In sports, for any team or individual, there are always highs and lows. For those of us who follow and root for a specific team, those highs and lows are experienced vicariously and empathetically. We feel elation after each win and grief after each loss, and those feelings are multiplied greatly by the deemed importance of the match or event. Heading into the 2012 playoffs, after the Canucks came so close to the ultimate prize in 2011, there has never been as much importance placed on a series of Canucks game, in my experience. I honestly believe that there is more pressure on the players now than in the Stanley Cup Finals against the Bruins. Last year, nothing short of a length playoff run would have been acceptable to the organization and its followers. This year, nothing short of a Stanley Cup will be tolerated.

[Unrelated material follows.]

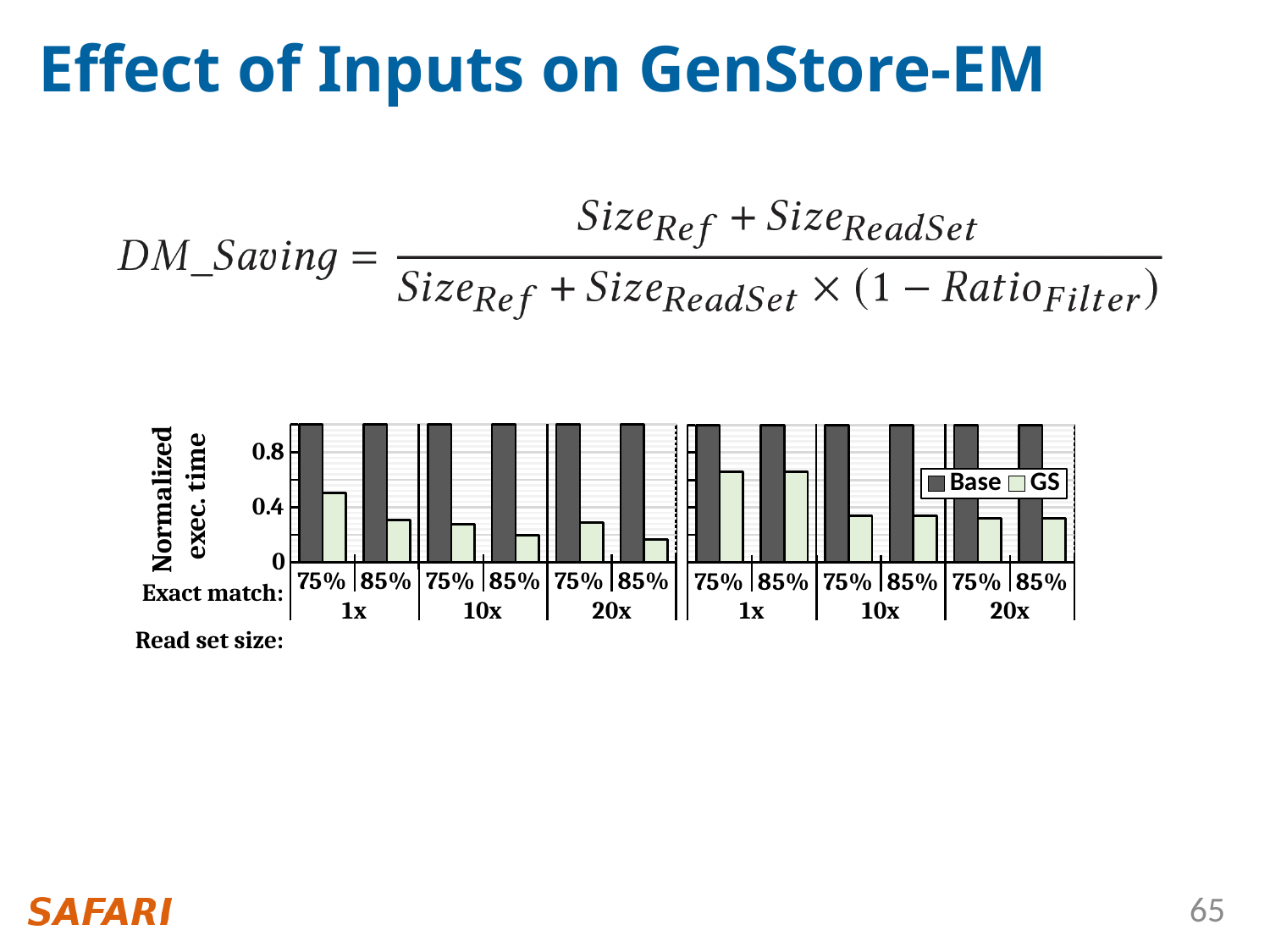
What are the two series named in the chart legend? Base and GS How many read set size groups (1x, 10x, 20x) are shown in the left panel of the chart? 3 What kind of chart is shown on the slide? bar chart In the right panel, is the GS value for 10x read set size with 75% exact match greater or less than 0.4? less In the left panel, is the GS value for 1x read set size with 75% exact match greater or less than 0.4? greater In the left panel, is the GS value for 20x read set size with 85% exact match greater or less than 0.4? less In the right panel, do the GS values rise or fall as the read set size increases from 1x to 20x? fall In the left panel, which is larger for 1x read set size: the GS value at 75% exact match or at 85% exact match? 75% exact match In the left panel, which GS bar is the highest? 1x read set size, 75% exact match What is the label of the chart's y axis? Normalized exec. time How many series does the chart legend list? 2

With that said, it should come as no surprise that Wednesday night’s game at Rogers Arena, at which I was in attendance, made me sad. The Canucks lost 4-2 after what appeared to be a disjointed, lacklustre affair, ending a long streak of impressive Game-1 performances, and effectively derailing the fanbase’s overly optimistic season-long argument: “They’re just saving themselves for the playoffs.” Um, guys? You know the playoffs have started now, right? But while I felt a low when the game was lost, my sadness came from a very different source.

You see, what made me sad last night wasn’t the Canucks at all. It was the fans.